Every user has its own baseline of resource access. This is especially true for non-human identities like AD service accounts, but applies to most human users as well. Excluding helpdesk and IT admins who need access to multiple machines for troubleshooting, most users have a defined set of resources they access in their working routine. Once an adversary compromises a user account to perform lateral movement, there’s a high chance they’ll attempt to access resources that this user has never accessed before. 

Why does it matter? 

While each anomaly by itself entails a percentage of false positives, the intersection between them is significantly more reliable. Here’s an example: 

The user Bob accesses a resource he had never accessed before. Does that mean that Bob is compromised? Not necessarily. These types of naïve anomalies also occur within the legitimate activity of every user. Let’s now assume that the authentication Bob has performed to access this resource used a weaker encryption algorithm than expected. While suspicious, this is also not necessarily malicious. However, if both anomalies occur in same access attempt, the probability that it is malicious rises significantly.  

Evaluation criteria #4: Ability to trigger real-time identity security controls   

Identity security is carried out with dedicated controls to prevent malicious access, such as access block, MFA and just-in-time access. The core role of the ITDR is to detect whether an access attempt is malicious. However, it’s essential that the ITDR also has the required integrations to trigger real-time identity security controls. The most critical ones are MFA and access block. 

Why does it matter? 

Alerts require manual triage and investigations, and as a rule of thumb, resolving all of them is beyond the capacity of the SecOps team. An ITDR that’s capable of using its detection signals to trigger MFA and block access can provide automated real-time protection and block malicious activity rather than just alerting its presence.  
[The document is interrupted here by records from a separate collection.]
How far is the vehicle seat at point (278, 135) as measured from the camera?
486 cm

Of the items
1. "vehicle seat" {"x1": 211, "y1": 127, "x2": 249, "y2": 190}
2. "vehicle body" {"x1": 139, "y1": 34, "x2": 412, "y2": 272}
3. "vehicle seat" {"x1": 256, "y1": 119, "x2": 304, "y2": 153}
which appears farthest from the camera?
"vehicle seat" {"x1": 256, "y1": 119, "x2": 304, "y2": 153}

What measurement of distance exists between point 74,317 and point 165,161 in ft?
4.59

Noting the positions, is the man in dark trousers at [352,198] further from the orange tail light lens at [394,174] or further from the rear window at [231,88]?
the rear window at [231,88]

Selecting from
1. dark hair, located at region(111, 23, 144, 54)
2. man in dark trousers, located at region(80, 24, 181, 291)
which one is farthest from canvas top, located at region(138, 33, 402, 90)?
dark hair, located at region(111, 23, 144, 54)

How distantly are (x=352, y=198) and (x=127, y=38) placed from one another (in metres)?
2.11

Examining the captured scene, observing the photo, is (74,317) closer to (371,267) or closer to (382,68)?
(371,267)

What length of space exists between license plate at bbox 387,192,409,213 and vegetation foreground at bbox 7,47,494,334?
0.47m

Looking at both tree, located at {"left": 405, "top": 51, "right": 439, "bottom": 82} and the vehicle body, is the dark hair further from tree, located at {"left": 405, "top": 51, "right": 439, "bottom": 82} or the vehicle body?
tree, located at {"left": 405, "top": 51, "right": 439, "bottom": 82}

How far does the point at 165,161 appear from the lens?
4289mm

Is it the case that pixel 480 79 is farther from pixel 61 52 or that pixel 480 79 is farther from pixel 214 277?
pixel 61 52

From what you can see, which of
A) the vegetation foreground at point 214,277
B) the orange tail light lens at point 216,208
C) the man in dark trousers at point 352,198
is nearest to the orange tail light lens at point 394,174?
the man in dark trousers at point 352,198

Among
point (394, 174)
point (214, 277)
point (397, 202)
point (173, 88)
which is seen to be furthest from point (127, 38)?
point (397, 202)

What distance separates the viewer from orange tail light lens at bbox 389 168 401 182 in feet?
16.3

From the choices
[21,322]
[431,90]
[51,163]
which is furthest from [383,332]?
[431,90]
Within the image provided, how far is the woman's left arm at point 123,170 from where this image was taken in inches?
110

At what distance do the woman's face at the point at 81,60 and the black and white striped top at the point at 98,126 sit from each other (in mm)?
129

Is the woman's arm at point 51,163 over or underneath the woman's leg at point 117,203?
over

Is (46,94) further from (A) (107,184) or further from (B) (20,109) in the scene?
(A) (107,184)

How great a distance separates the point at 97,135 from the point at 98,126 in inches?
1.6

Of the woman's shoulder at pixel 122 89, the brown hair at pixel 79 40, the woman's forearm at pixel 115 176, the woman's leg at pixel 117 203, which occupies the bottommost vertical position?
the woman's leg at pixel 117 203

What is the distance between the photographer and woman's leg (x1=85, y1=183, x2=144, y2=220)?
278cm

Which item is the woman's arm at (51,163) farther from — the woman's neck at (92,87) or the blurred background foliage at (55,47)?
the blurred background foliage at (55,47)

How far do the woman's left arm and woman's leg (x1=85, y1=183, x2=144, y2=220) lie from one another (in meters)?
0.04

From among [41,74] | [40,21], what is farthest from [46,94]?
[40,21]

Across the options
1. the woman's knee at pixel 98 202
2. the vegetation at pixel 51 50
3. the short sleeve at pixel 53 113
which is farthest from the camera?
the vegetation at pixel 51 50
Evaluation criteria #5: Seamless integration with the security stack 

While ITDR owns the identity aspect of cyber attacks, this only a part – albeit a significant one – of the whole threat protection story. To offer comprehensive protection, an ITDR solution should be able to exchange data and risk signals with the other key components of the security stack. For example, the EDR/XDR should be able to provide the ITDR with data on suspicious processes and files, and the firewall or ZTNA on open ports and traffic origin/destination. Also, the ITDR should be able to share data with the SIEM solution to add identity security signals to the full context of network and file activity, as well as take place in automated SOAR workflows. 

Why does it matter? 

Increases accuracy 

Every security solution has a type of activity it can monitor and analyze and others that it’s blind to. For example, in the same way endpoint protection solutions are blind to the authentication process, the ITDR is blind to running processes and executing files. Intersecting the two perspectives increases accuracy and efficiency.  

Better operability 

SecOps teams employ a multitude of security tools. However, there’s usually a component – SIEM or XDR – that operates as the main interface from which alerts are managed. The ITDR must be able to seamlessly fit into the workflows of this interface to deliver its security value.  

ITDR is a key factor in reducing the probability and impact of identity threats   

The purpose of ITDR is to reduce the probability and impact of a successful identity-related attack. The criteria discussed in this article are singled out based on their contribution to this cause.  

Have you already shortlisted some ITDR solutions? Use these criteria to ask the hard questions. The answers will let you know if the solution you’re looking at can reduce your identity risk and provide the resilience you’re looking for.